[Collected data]

-- Opening Marker --

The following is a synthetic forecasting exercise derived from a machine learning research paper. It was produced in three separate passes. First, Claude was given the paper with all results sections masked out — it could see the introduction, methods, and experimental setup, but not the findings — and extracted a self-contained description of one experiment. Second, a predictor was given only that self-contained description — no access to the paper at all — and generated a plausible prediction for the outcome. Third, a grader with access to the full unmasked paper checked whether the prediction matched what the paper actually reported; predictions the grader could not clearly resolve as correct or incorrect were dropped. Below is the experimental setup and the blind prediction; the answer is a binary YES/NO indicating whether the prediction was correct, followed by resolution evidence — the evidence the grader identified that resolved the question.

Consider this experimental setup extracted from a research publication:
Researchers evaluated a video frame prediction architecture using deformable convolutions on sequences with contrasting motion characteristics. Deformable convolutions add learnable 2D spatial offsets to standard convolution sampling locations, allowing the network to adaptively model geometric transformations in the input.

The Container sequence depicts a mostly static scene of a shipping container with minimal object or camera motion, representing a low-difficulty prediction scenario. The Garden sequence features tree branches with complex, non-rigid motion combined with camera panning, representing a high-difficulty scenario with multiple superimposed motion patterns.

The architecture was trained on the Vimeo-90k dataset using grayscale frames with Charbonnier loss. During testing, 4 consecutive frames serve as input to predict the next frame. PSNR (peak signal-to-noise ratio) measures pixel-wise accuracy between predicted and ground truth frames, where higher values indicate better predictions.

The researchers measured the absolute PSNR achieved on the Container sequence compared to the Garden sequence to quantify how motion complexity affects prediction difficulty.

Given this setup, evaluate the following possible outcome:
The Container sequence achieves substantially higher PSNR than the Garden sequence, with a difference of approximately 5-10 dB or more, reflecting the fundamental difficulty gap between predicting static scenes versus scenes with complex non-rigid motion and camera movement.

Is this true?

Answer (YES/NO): YES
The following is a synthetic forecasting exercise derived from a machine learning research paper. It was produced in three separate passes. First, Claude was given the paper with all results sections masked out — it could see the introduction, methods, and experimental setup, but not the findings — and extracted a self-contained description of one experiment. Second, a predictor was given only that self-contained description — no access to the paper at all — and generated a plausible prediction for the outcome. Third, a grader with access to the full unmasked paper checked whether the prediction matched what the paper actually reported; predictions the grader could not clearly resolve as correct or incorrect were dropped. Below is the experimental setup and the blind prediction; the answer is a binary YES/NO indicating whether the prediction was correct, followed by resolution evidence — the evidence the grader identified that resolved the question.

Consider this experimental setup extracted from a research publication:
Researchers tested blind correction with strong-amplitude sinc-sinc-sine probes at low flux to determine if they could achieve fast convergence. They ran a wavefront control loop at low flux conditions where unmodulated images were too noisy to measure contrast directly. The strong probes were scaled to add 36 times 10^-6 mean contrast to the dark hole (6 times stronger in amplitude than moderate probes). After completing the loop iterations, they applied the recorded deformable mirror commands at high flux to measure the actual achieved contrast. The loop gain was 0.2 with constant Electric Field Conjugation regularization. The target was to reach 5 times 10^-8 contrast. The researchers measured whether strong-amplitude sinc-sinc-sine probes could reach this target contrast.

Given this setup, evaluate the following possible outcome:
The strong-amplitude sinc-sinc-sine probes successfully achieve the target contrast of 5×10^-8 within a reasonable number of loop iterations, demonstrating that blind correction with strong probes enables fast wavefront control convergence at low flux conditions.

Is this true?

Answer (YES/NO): NO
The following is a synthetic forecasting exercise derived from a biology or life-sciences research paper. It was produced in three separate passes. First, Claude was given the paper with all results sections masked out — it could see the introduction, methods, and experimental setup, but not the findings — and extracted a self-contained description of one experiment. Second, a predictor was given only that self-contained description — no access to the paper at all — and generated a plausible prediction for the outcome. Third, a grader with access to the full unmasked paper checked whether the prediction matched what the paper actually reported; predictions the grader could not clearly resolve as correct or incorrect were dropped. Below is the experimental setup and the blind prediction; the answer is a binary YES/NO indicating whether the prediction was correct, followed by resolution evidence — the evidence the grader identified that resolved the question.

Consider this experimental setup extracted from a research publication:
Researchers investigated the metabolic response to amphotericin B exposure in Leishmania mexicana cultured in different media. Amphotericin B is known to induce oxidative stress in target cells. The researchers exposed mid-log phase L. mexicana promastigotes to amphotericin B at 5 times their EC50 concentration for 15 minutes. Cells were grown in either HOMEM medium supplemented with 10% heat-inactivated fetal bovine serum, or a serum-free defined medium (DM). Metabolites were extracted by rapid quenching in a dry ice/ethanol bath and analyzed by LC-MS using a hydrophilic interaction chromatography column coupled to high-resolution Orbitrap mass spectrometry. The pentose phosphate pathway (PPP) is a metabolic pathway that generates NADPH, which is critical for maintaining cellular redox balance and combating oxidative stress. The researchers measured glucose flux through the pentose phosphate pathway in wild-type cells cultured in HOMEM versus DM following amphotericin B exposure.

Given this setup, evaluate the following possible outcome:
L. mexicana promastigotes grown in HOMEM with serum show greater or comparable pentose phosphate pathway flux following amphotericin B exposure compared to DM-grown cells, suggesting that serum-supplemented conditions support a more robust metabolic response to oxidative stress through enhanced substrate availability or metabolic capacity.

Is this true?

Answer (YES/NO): YES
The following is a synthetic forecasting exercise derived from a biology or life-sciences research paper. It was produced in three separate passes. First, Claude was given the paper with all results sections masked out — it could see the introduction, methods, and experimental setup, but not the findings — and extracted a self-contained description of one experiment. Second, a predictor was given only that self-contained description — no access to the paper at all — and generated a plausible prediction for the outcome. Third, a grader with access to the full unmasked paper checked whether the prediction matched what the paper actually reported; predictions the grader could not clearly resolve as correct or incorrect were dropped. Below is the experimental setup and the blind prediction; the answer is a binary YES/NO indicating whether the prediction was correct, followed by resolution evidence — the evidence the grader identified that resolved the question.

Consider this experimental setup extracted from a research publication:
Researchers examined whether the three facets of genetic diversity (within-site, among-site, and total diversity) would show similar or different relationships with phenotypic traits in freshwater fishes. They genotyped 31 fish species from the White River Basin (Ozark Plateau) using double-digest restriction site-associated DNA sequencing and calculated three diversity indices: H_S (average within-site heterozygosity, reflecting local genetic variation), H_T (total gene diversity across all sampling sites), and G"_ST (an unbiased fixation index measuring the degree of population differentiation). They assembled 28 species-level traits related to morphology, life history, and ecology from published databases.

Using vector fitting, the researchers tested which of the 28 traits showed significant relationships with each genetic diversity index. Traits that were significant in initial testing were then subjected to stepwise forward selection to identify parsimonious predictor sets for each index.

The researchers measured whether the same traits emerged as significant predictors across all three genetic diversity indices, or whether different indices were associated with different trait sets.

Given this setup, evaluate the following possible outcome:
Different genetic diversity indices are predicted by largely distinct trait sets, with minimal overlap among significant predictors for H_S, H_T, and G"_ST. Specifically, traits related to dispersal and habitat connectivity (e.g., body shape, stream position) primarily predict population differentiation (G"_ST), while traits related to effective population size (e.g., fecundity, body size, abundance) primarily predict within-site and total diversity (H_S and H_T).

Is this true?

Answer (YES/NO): NO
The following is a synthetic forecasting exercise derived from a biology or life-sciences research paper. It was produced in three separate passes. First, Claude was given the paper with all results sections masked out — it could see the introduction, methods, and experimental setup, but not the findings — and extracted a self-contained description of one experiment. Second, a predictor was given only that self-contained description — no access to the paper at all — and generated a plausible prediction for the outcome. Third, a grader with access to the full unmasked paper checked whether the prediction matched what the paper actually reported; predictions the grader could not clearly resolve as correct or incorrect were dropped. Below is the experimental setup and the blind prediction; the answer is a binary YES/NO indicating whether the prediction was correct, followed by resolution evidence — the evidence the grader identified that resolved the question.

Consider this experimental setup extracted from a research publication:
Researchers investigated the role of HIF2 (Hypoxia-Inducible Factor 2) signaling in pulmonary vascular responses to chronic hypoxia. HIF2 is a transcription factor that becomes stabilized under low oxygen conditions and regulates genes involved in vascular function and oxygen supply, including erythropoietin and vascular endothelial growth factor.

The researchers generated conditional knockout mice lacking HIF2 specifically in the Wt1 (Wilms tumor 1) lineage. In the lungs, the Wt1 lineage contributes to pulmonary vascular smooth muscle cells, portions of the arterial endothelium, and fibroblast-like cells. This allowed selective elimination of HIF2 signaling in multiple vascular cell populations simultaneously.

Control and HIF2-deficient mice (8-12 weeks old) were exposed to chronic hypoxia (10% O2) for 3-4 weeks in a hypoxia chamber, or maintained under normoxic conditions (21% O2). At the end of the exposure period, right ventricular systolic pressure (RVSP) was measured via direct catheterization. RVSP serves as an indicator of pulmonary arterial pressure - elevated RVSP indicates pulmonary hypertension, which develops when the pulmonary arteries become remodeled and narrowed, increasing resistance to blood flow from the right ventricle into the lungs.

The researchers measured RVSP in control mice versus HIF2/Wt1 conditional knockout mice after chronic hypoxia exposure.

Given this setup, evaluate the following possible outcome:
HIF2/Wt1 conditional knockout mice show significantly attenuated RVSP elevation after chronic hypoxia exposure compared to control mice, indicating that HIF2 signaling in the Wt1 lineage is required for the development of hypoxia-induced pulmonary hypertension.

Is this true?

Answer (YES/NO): YES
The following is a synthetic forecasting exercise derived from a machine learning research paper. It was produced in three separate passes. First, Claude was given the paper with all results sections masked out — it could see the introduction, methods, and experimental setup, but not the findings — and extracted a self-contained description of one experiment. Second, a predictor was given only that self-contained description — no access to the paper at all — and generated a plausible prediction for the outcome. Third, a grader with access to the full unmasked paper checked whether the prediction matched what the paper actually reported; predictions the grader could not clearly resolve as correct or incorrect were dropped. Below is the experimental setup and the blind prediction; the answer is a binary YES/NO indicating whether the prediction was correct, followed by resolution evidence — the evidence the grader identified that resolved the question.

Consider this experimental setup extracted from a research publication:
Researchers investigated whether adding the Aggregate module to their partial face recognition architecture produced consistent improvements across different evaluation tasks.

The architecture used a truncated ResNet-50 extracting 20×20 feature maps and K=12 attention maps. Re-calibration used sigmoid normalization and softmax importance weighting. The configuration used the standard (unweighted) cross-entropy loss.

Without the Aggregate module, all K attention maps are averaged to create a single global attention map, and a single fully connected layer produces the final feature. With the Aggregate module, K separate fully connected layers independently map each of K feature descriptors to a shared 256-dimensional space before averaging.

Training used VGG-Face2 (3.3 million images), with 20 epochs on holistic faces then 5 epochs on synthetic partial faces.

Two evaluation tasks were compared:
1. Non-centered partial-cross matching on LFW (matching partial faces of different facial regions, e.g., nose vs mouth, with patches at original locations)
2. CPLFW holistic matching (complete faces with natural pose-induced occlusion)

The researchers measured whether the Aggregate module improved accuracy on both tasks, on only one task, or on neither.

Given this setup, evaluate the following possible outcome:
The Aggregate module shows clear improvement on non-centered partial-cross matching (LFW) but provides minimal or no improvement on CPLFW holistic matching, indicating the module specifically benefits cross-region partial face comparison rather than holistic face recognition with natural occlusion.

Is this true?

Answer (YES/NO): YES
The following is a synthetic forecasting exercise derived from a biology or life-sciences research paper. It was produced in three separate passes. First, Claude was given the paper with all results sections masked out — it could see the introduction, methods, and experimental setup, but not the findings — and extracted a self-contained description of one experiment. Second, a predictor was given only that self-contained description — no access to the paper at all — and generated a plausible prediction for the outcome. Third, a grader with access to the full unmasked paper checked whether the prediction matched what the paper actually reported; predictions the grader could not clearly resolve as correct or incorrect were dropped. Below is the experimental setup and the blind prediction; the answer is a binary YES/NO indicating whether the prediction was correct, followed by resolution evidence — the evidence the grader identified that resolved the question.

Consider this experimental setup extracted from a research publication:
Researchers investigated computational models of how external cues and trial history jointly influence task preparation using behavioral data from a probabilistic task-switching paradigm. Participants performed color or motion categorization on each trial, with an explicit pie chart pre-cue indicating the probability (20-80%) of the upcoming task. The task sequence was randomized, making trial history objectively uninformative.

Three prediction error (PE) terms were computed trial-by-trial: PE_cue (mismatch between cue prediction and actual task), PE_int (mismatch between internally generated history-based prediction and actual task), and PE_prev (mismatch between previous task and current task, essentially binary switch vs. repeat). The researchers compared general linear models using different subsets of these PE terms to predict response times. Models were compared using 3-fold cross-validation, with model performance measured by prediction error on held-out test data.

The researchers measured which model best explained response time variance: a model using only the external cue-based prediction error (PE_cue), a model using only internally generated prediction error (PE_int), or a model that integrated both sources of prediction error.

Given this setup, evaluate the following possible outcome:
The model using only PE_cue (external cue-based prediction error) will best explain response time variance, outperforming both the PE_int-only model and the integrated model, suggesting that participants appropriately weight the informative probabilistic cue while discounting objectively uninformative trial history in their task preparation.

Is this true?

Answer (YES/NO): NO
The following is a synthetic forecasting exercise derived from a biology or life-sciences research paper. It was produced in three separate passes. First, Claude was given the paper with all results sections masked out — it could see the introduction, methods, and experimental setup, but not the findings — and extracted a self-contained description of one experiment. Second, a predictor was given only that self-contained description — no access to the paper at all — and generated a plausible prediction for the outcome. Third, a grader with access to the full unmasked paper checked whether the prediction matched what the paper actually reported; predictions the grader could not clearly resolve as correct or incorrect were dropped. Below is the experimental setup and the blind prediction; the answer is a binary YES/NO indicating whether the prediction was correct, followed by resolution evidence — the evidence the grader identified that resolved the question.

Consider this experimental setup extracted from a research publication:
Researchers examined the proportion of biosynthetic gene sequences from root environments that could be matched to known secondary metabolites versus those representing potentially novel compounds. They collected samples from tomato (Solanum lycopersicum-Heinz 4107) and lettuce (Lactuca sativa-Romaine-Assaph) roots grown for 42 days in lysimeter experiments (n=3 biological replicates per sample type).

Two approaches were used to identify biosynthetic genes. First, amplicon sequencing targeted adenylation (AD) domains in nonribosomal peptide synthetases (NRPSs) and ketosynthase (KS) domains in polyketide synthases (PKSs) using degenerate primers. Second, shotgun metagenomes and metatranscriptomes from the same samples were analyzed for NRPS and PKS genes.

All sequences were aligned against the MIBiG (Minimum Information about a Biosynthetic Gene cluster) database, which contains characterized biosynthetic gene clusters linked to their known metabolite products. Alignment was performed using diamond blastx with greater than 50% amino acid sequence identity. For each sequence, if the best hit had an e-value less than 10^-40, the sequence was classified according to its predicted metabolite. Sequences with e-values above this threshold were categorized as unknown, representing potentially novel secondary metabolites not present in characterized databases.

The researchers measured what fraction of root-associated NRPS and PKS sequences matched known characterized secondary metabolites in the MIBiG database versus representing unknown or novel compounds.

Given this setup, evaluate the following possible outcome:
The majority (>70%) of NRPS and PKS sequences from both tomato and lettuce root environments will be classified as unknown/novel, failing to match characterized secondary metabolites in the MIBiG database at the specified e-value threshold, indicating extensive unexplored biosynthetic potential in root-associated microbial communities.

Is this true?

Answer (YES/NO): NO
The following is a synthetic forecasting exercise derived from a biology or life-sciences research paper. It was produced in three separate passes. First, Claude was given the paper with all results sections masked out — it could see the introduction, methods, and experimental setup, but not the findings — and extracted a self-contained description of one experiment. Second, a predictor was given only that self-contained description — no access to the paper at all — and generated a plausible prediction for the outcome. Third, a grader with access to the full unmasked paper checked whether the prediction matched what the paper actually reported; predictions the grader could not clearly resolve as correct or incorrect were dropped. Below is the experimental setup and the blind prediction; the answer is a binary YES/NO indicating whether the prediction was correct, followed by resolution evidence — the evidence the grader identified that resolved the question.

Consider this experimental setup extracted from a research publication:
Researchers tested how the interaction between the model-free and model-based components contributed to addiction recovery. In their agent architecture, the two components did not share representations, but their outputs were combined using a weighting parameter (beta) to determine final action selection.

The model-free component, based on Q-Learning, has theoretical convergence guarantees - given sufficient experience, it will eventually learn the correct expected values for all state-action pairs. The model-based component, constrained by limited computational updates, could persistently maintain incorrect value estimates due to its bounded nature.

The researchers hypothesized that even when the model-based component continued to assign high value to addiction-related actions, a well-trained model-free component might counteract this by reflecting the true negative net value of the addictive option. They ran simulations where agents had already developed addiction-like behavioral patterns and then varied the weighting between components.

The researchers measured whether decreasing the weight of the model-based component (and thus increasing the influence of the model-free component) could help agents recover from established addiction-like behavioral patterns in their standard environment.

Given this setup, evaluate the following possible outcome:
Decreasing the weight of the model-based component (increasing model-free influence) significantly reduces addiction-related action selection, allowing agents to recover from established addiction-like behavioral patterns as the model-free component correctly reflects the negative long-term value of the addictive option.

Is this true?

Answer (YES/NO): NO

-- Closing Marker --

## Exercise
Here the output must be the lines above from the line with "The model-free component, based" to the line with "The researchers hypothesized", both included, duplicated word for word and nothing else.

## Solved problem
The model-free component, based on Q-Learning, has theoretical convergence guarantees - given sufficient experience, it will eventually learn the correct expected values for all state-action pairs. The model-based component, constrained by limited computational updates, could persistently maintain incorrect value estimates due to its bounded nature.

The researchers hypothesized that even when the model-based component continued to assign high value to addiction-related actions, a well-trained model-free component might counteract this by reflecting the true negative net value of the addictive option. They ran simulations where agents had already developed addiction-like behavioral patterns and then varied the weighting between components.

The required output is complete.